Чувства девушки распахивались от этих видений, как распахиваются на рассвете двери дома. Тишина стояла могильная, покойная, и медлительно нарастала тревога, какую нельзя торопить. Это и означало сон: быть медлительной и тревожной. И еще смотреть, как огромные существа или вещи возникают из верхних этажей зданий, и видеть их иными, чем в чужих зеркалах: искривленными в своей пассивной, чудовищной выразительности.
Но монотонная веселость девушки не угасала под шум ветров и потоков. Сон разворачивался, словно земля не была круглой, но плоской и бесконечной, и потому было много времени впереди. Второй этаж удерживал ее в вышине.
Она растворялась в воздухе.
Зеркало. В комнате — зеркало.
Но девушка отвернулась. Сердце продолжало биться в своем склепе. Но зеркало все же разбудило ее.
Она разомкнула веки, ослепла на миг. Понемногу вещи в комнате заняли прежние места, вновь обретя способ быть увиденными ею. Теперь, разбуженное, ее сознанье было более безумным, чем сон, и она озверело царапала себя вдоль и поперек.
Но вскоре опять предалась она сну или мечтанью, глядя сквозь ветви, раздвинув их, глухая к советам сознанья. Бессмысленно упершись взглядом в то, что видит. Даже обрести чувство времени было недостижимо — медлительная, бесчувственная, повторяемая в бесчисленных образах, она не отступала. Пыталась разглядеть. Сон был вершиной ее внимания.
На каждой станции сна видела она незнакомую улицу с новыми камнями. Даже во сне ей так был нужен способ видеть!.. Вся — внимание, словно приговоренная, она наблюдала.
Вон лошади на беговой дорожке… Кажутся такими маленькими издали.
Гуд локомотива на станции прорезал комнату, как вопль, сотряся сквозь сон весь второй этаж! Нападение! В разгар катастрофы, бледная, она заснула в своем вагоне еще крепче.

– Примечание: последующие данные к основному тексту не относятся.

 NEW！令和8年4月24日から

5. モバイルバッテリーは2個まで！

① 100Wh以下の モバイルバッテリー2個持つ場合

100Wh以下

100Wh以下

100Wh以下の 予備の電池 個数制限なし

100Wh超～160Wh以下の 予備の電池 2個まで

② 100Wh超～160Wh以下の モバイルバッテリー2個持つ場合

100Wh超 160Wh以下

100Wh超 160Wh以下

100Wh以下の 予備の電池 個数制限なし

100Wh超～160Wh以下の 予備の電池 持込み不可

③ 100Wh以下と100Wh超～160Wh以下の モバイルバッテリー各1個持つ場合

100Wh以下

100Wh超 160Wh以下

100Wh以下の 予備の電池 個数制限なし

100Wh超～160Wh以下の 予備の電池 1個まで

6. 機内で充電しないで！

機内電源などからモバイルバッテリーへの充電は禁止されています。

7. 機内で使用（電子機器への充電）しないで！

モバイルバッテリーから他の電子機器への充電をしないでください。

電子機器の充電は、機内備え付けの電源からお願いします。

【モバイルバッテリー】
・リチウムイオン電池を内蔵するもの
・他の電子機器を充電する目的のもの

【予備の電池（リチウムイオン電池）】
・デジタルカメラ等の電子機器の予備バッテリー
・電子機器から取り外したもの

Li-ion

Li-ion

Гудок, уже далекий, заставил девушку сделать остановку на самом пустынном участке сна. Ощупывая с закрытыми глазами сухую почву, она подумала, что одно число здесь в какой-то мере выпадает из общего счета. Это число было 5721387, и она обнаружила его, нагнувшись, чтоб поднять камешек. Когда, подняв, стала рассматривать его, вяло, но упорно, придавая сну все большее напряжение — вертела и крутила в руках камешек…
Пока не залаяла на углу собака. Лающая собака — это судьба. Откликаясь на зов, она немедленно забросила камень подальше и продолжала поиски, не оглядываясь. Выбивалась из сил, неуклонно, размеренно…
В изголовье поблескивал стакан воды.
Время текло, и ночь тлела, вся в полевых сверчках и жабах. Воздух в комнате был напоен сладостью и любострастьем позднего часа.
Девушка искала… Старея, готовясь к минуте, когда наконец найдет.
Хрупкость приютившихся здесь предметов начинала утомлять ее, они уже тяжелили слабые ото сна руки; как больно было от их равновесия!.. И подумать только, что это, возможно, всего лишь орудие!.. Она застонала, царапая себе лицо. И, с трудом протащившись сквозь сон, вот она уже стоит перед лестницей Библиотеки, считая ступени.
Какой ветер!
Эта работа требовала терпения — спускаться по ступеням и подыматься, обнаженно глядя сверху, разглядывая пыль, испытывать ходьбой прочность площадки или изучать ее по часам. В конце концов, решившись, она принялась чистить песком каменную площадку. На коленях. Протерла перила лестницы рукавом, поплевала, чтоб придать блеску.